Machine learning in business problems finds its place in all aspects of IT, from social media to complex financial applications. Machine learning can be used to improve the customer experience, better manage and predict the outcomes of complex data, and even transform the way different businesses operate.
Applying Machine Learning in Business Problems
By using data to detect patterns and various anomalies, a Data Scientist or a Machine Learning expert can help an organization predict future outcomes and improving its operations. There are many examples in almost every industry. In this article, I’ll give you some examples of how we can use machine learning in business problems.
Application of Machine Learning to the Health of Patients
One of the biggest machine learning in business problems in treating patients is that medications often affect people differently. Some drugs can cause terrible side effects for one patient while being an effective treatment for a different patient. A patient may have additional medical conditions that can cause a reaction to treatment. Age and gender can also have an impact on how well a drug works. Too often, doctors have to resort to trial and error to find the right treatment.
One solution to selecting the most efficient treatment is to create a machine learning model based on classification and regression algorithms. The classification model is needed to predict the impact of the drug based on known test results and patient conditions. The regression model is then used to predict changes in the patient’s condition while taking a certain drug.
Building this model using data allows researchers to understand how a patient population historically responds to various drugs. As the model is built and trained, it will be able to determine the likelihood that a certain drug will be the most effective for a patient.

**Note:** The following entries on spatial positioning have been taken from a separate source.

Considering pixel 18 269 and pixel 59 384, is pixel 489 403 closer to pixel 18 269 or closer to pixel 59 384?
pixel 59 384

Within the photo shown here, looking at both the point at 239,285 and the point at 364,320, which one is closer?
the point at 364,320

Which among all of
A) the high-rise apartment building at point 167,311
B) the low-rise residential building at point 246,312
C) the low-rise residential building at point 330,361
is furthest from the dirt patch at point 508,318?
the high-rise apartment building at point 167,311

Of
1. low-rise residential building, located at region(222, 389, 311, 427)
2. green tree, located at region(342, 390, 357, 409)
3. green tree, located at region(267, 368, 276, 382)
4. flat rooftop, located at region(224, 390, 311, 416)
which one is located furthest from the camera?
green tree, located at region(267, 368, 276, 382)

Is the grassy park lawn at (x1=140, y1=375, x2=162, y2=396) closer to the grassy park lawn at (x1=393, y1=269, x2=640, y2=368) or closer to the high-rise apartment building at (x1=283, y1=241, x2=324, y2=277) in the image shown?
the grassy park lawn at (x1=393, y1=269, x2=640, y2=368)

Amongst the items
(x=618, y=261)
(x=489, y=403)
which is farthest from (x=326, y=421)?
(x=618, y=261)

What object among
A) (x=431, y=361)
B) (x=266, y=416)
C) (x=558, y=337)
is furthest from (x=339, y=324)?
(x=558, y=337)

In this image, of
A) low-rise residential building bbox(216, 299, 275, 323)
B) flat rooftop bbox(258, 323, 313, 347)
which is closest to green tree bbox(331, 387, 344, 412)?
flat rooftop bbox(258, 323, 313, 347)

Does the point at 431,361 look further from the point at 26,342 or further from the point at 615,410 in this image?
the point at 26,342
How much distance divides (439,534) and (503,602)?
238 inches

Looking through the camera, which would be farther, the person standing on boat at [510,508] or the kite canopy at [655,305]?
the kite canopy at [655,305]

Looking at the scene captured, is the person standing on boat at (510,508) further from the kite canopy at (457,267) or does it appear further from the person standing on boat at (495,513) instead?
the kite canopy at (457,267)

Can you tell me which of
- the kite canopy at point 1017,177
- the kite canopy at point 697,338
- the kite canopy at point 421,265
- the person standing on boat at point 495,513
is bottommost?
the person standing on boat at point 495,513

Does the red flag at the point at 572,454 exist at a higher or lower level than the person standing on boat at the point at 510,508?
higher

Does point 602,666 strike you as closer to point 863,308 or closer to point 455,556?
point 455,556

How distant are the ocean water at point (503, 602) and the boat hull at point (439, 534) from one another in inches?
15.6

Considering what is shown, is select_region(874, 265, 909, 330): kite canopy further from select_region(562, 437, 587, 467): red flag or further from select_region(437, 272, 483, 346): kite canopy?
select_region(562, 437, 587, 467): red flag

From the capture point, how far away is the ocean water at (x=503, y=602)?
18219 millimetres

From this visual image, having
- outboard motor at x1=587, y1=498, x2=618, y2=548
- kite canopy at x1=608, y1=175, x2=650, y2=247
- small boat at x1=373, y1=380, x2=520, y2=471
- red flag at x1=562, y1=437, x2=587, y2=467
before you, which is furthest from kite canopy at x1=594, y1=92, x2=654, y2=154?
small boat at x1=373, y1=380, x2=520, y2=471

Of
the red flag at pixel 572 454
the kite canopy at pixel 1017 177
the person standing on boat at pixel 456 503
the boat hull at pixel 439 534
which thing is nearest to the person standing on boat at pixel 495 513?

When the machine learning model is online, it will continue to evolve as more patient data is added. A solution can be designed to include a conversational interface using cognitive application programming interfaces (APIs). This way a doctor can interact with the model and ask a variety of questions to ensure that the right treatment is provided with fewer side effects. You can practice very good machine learning in business problems relating to healthcare from here.
Leverage IoT to Create more Predictable Results
Machine learning algorithms are an ideal approach for the Internet of Things (IoT). The first thing to understand about IoT data analysis is that it involves data sets generated by sensors. These sensors are cheap and sophisticated enough to support a seemingly endless variety of applications.
The data generated by the sensors contains a specific structure and is therefore ideal for applying machine learning techniques. While the data itself is not complex, there is often a huge amount of data produced. Using this sensor data, along with known failures, machine learning algorithms can create models to predict future mechanical problems.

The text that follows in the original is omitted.